Nunca percebi bem a vantagem e sobretudo a “pureza” desta associação de dinheiros públicos com interesses privados que o Reino Unido também experimentou, com resultados discutíveis, diga-se de passagem.

O sistema de saúde português assenta fundamentalmente num serviço público estatal, o Serviço Nacional de Saúde (SNS), financiado, até agora, pelo Orçamento do Estado e proprietário único dos seus Hospitais e Centros de Saúde.
Este grande serviço não impediu, felizmente, que no nosso país se desenvolvesse também um sector privado, possuindo, também ele, os seus próprios equipamentos, hospitais, clínicas, laboratórios, casas de saúde, bem como, liberdade de planeamento e investimento..
São os dois pilartes em que assenta a prestação de cuidados médicos do País que devem manter-se autónomos, como tem sido amplamente defendido pelos partidos ao longo dos anos, embora desejavelmente articulados, por convenções, programas, programações comparadas, de forma a que todos exerçam serviço público e o cidadão tenha liberdade de escolha.
Aliás, a independência destes dois sectores é tão importante, que todos os programas políticos preconizam e muitos veementemente defendem, que os próprios profissionais devem trabalhar apenas num dos sectores, para se evitar o natural conflito de interesses.

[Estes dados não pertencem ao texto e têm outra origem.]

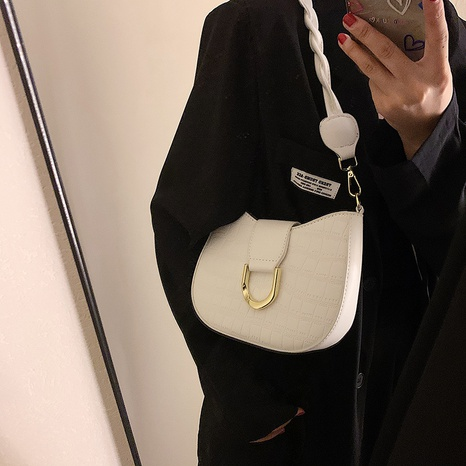 stone pattern twist shoulder strap solid color underarm bag wholesale Nihaojewelry NHLH397613's discount tags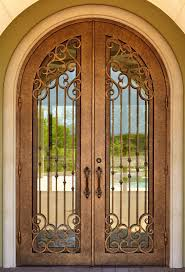 Home Design Magazine Suncoast 59 Best Elegant Wrought Iron Doors Images On Pinterest Wrought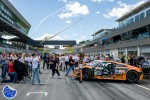sport-photo-gt-masters_025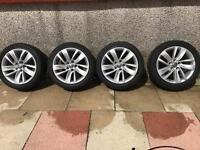 """18"""" Vauxhall Alloys"""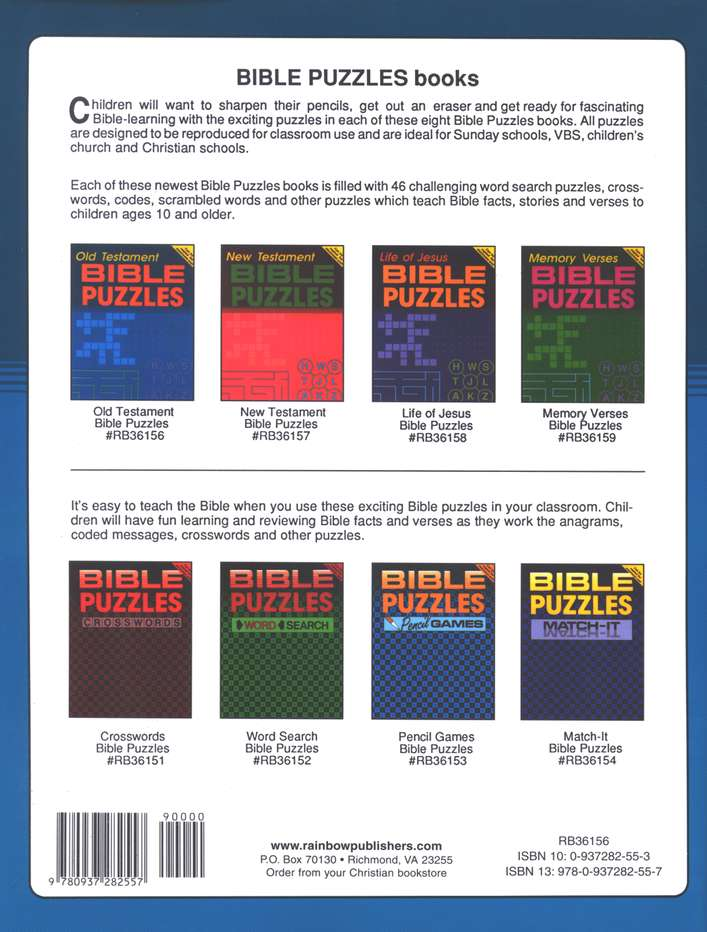 Bible Puzzles: Old Testament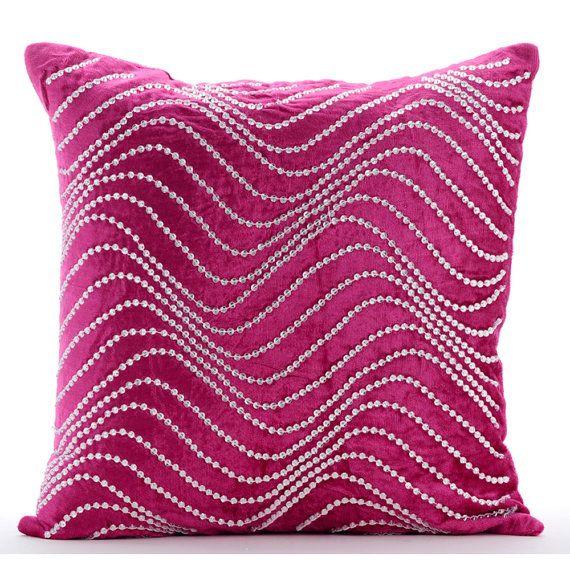 Fuchsia Pink Throw Pillows Cover 16 X16 Velvet Pillows Cover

Dois sectores independentes e com distintas obrigações, em que o Estado através do SNS garante a qualidade, a formação, a actualização dos dois sectores e estabelece com o sector privado convenções de prestação de serviços, realizando assim os dois grandes princípios da política de saúde: o princípio do “ dinheiro segue o doente”, garantindo os seus direitos independentemente do sector onde se trate, e o principio de que o Estado não é, nem deve ser, o prestador único, mas sim o garante de que ninguém deixa de ser tratado por razões de falta de capacidade no sector publico.
Nada disto é perceptível na “filosofia” das parcerias e nesta agora iniciada.
E as ambiguidades foram logo bem patentes na cerimónia de inauguração com o Primeiro Ministro a insistir que o Hospital era do SNS, propriedade bem frágil porque a empresa privada vai administrá-lo e dirigi-lo clinicamente durante 30 anos, pagando o Estado, para além da sua parte nos custos da construção, os serviços que prestar à populações em períodos renováveis de dez anos!

Sabendo nós que a Medicina hospitalar e as suas necessidades evoluem com a rapidez de semestres, se não de semanas, que sentido têm contratos assinados quando é lançada e primeira pedra?
Que serviços serão necessários neste hospital dentro de três ou quatro anos ?
Que sentido tem dizer agora que deve ter ou não uma unidade oncológica?
Que sentido tem afirmar que vai ter os serviços anunciados quando nada garante deverem existir dentro de meia dúzia anos.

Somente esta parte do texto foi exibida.